De grootste impulsen kreeg hij echter van Serge Koussevitzky, die hij in Tanglewood assisteerde van 1940 tot 1942. Van hem leerde hij niet alleen zijn gepassioneerde dirigeerstijl en een zeker zendingsbewustzijn, maar ook het kunstgreepje om de effecten van een partituur uit te diepen met uiterst langzame tempi, een techniek die hij handig als expressie van opgevoerd temperament uitbuitte. In 1941 en 1942 doceerde hij in Boston aan het Institute of Modern Art, een jaar later, in 1943, was hij tweede dirigent van het New York Filharmonisch Symfonieorkest, waar hij 14 november als invaller voor Bruno Walter groot succes boekte. Van 1948 tot 1955 was hij professor aan het Berkshire Music Center en tot 1956 ook aan de Brandeis universiteit.

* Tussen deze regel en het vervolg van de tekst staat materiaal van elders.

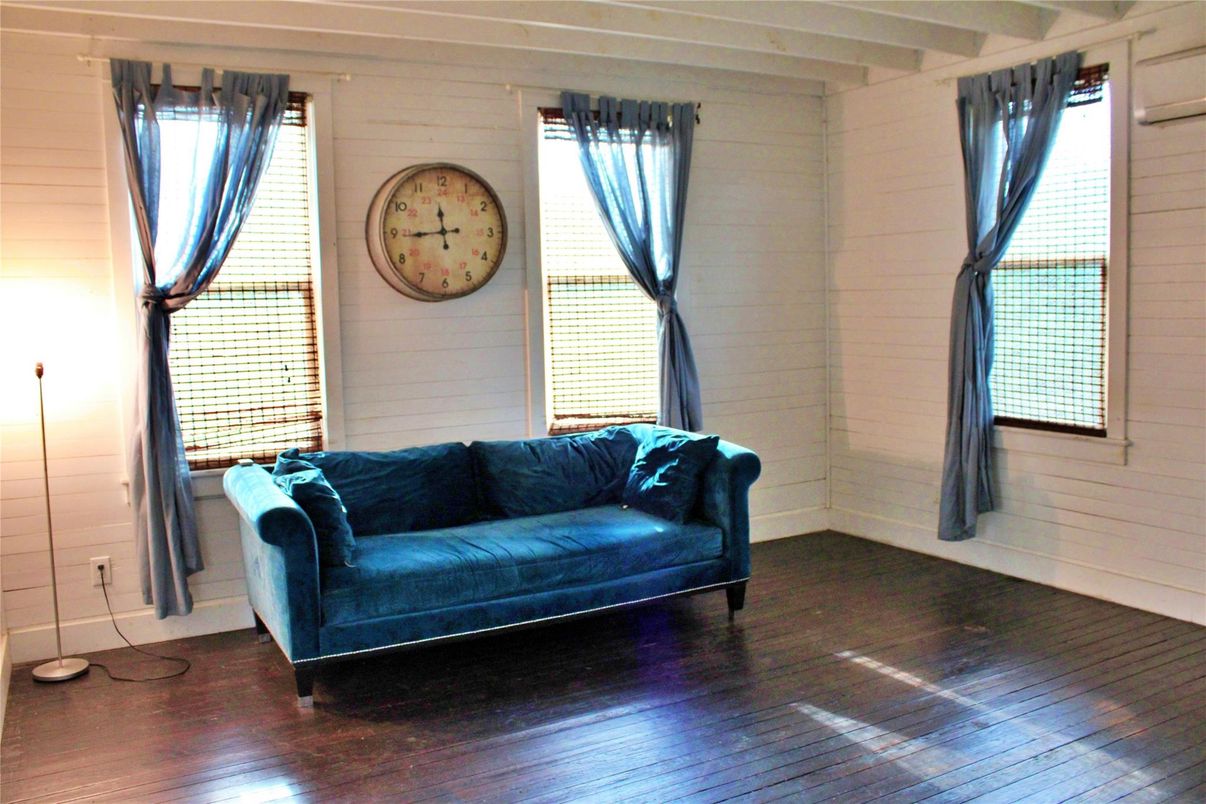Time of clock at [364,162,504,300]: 11:44
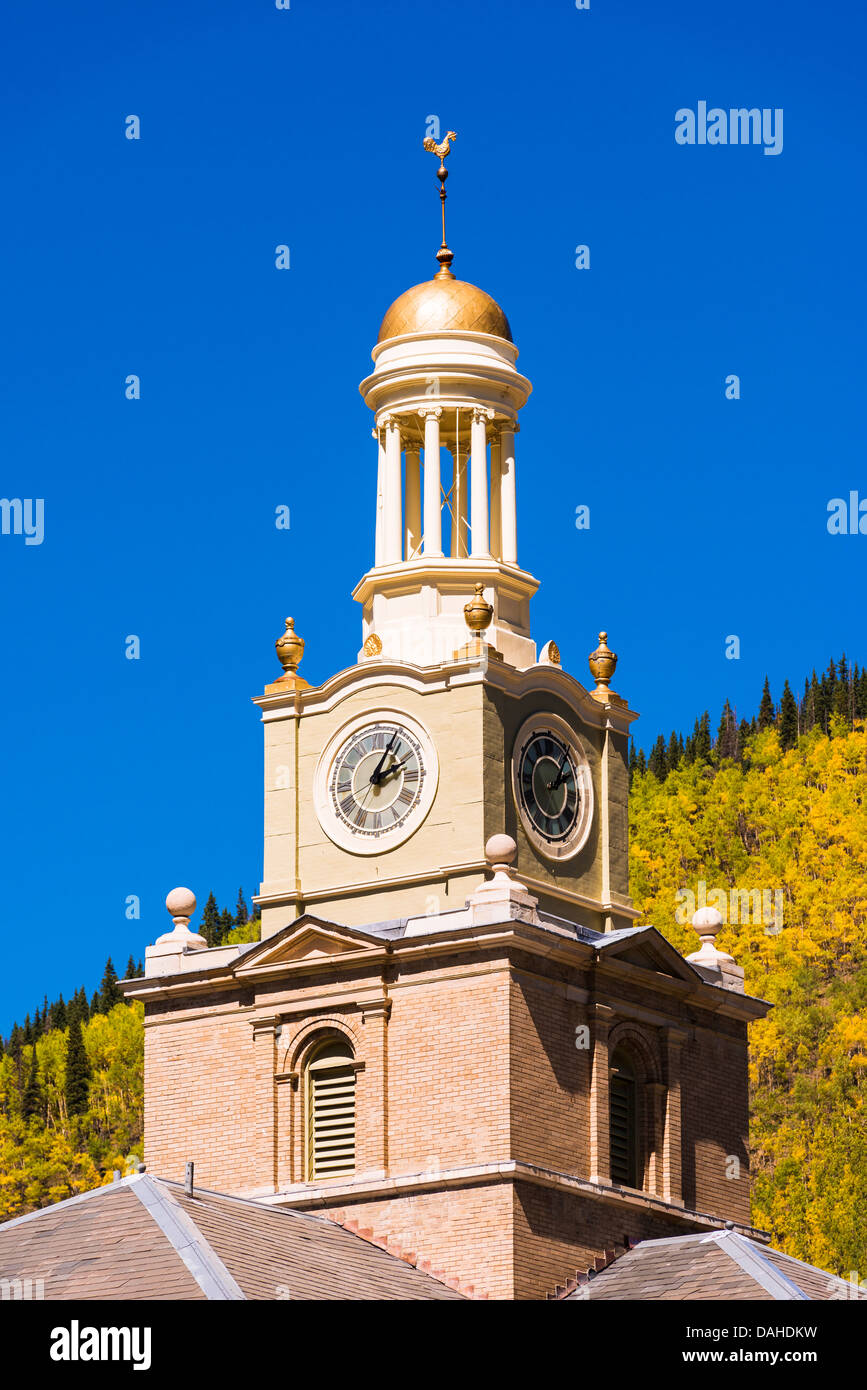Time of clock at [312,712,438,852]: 2:04
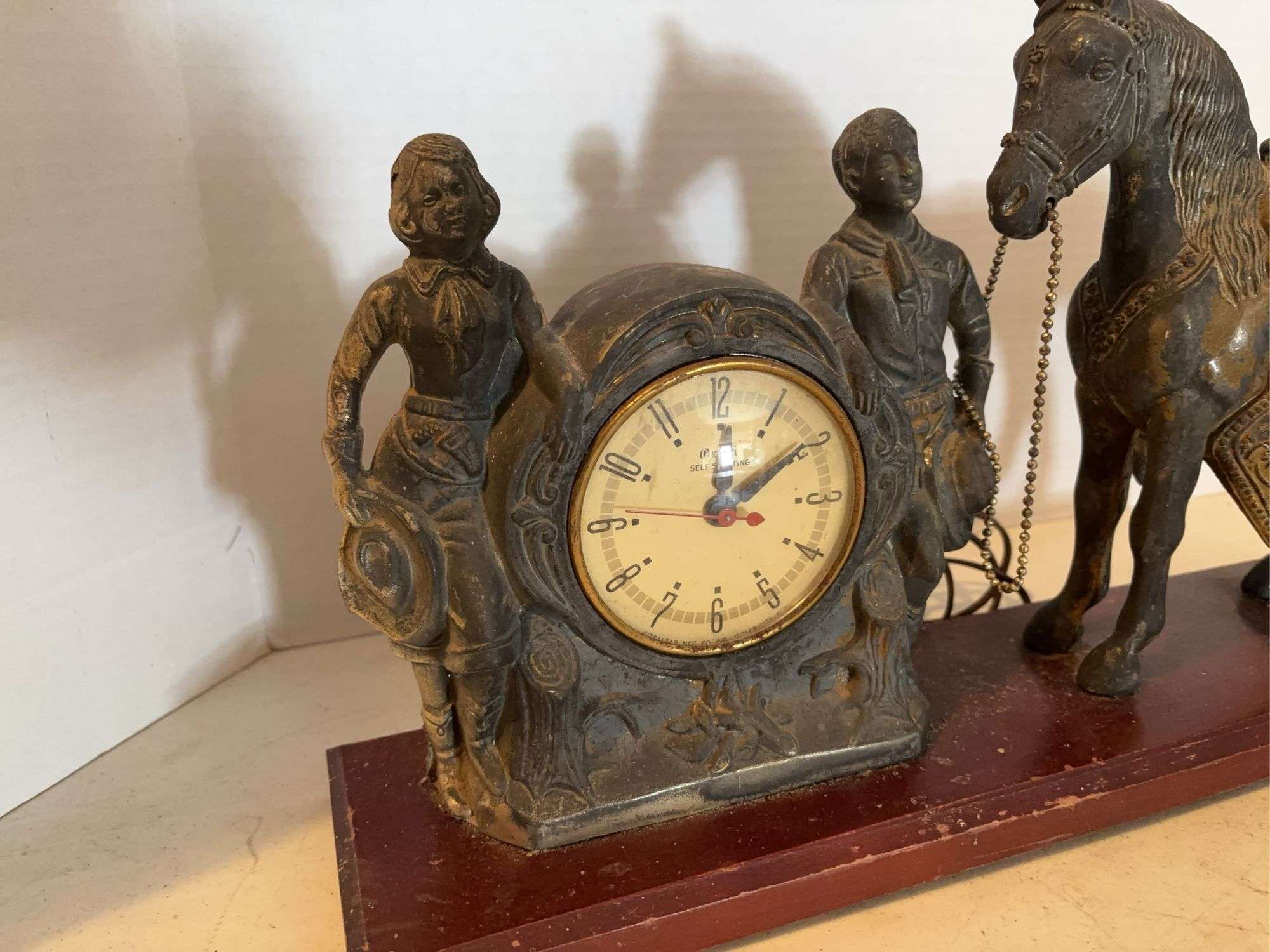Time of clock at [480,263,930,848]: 12:09
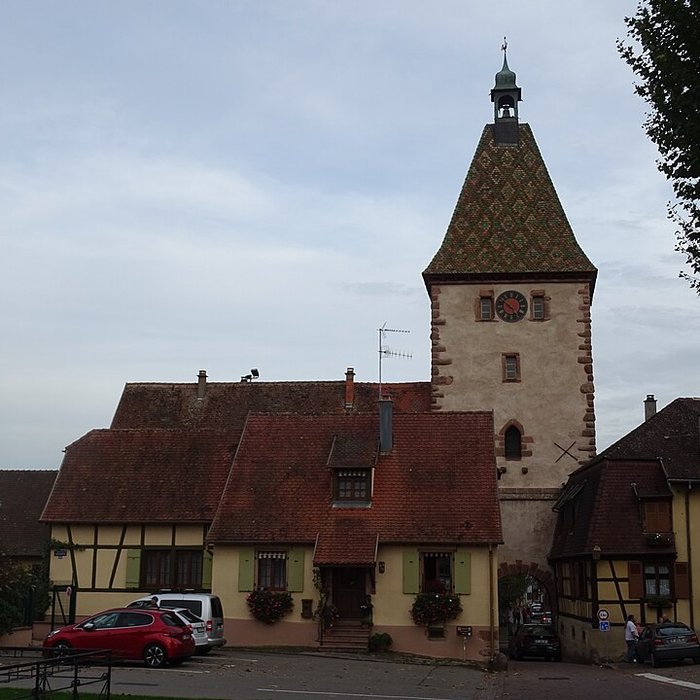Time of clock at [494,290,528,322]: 4:51
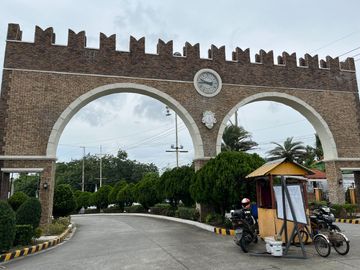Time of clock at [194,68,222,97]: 9:44
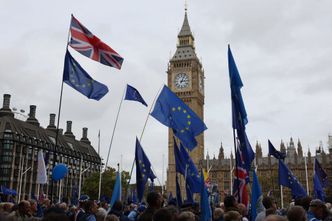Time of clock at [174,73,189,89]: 3:04
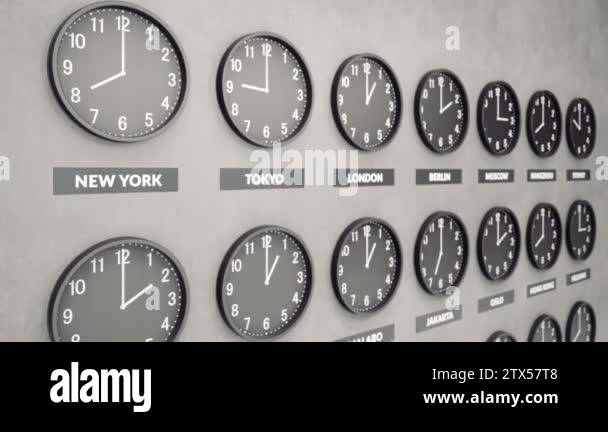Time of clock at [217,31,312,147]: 9:00
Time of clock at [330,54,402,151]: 1:00
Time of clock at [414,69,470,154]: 2:00
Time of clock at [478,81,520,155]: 3:00
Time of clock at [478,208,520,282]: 2:00
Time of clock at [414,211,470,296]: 7:00
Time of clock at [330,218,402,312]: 1:00
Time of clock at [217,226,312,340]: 1:00
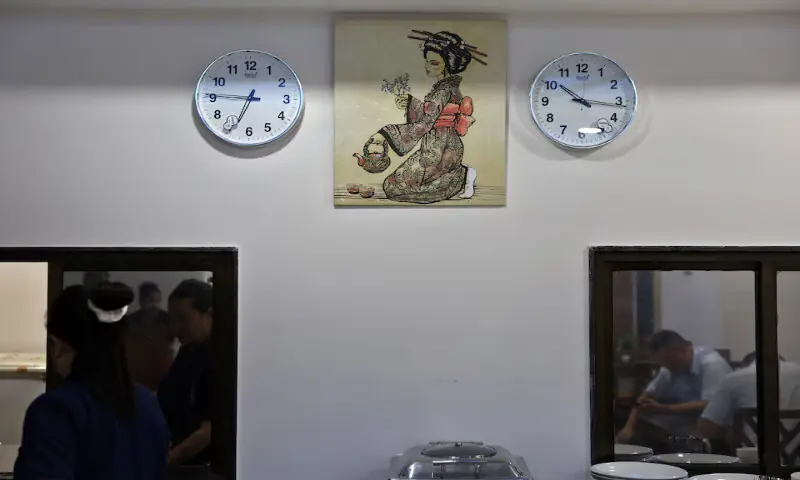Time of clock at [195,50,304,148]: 6:45
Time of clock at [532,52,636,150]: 10:16
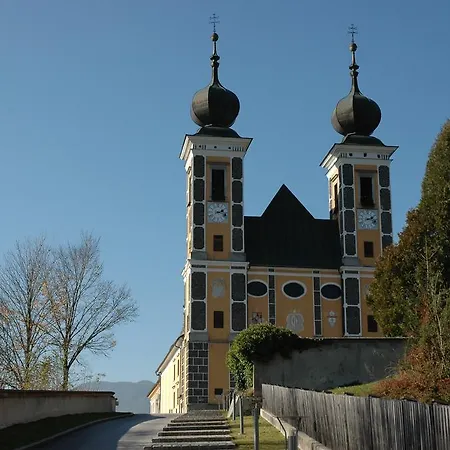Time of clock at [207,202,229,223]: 2:18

Uit deze korte biografische feiten spreekt een soort onvermijdelijkheid in de synthese van werk en geluk. Het is een illustratie van de mythe van de 'American way of life', die een snelle opkomst uit het niets mogelijk maakt.
Bernstein was zoiets als de incarnatie van het amerikanisme in de muziek. Je moet je dan meteen afvragen: welk amerikanisme? Duidelijk het beste, of beter gezegd het bestbedoelde, meest integere. Letterlijk grensoverschrijdend, want hij wilde niet meer vast aan een orkest verbonden zijn en dirigeerde regelmatig in New York, Wenen en Israël, maar ook in Amsterdam, Boedapest, Tokio, Praag, Berlijn, Parijs en Moskou. Bij voorkeur niet 'passing as a ship in the night', maar echt levend in die plaatsen, letterlijk of figuurlijk met zijn talenkennis contact zoekend met mensen.
Het feitelijk fascinerende van de allround musicus Bernstein schuilt in zijn persoonlijkheid. Die blijkt natuurlijk duidelijk uit zijn audiovisuele opnamen. Beter leert men hem kennen tijdens zijn concerten en opera-avonden, maar het beste tijdens repetities en een (bijna altijd kort) gesprek. Het is het fascinerende van een muzikaal fenomeen en van iemand met een uitzonderlijke bereidheid tot contact.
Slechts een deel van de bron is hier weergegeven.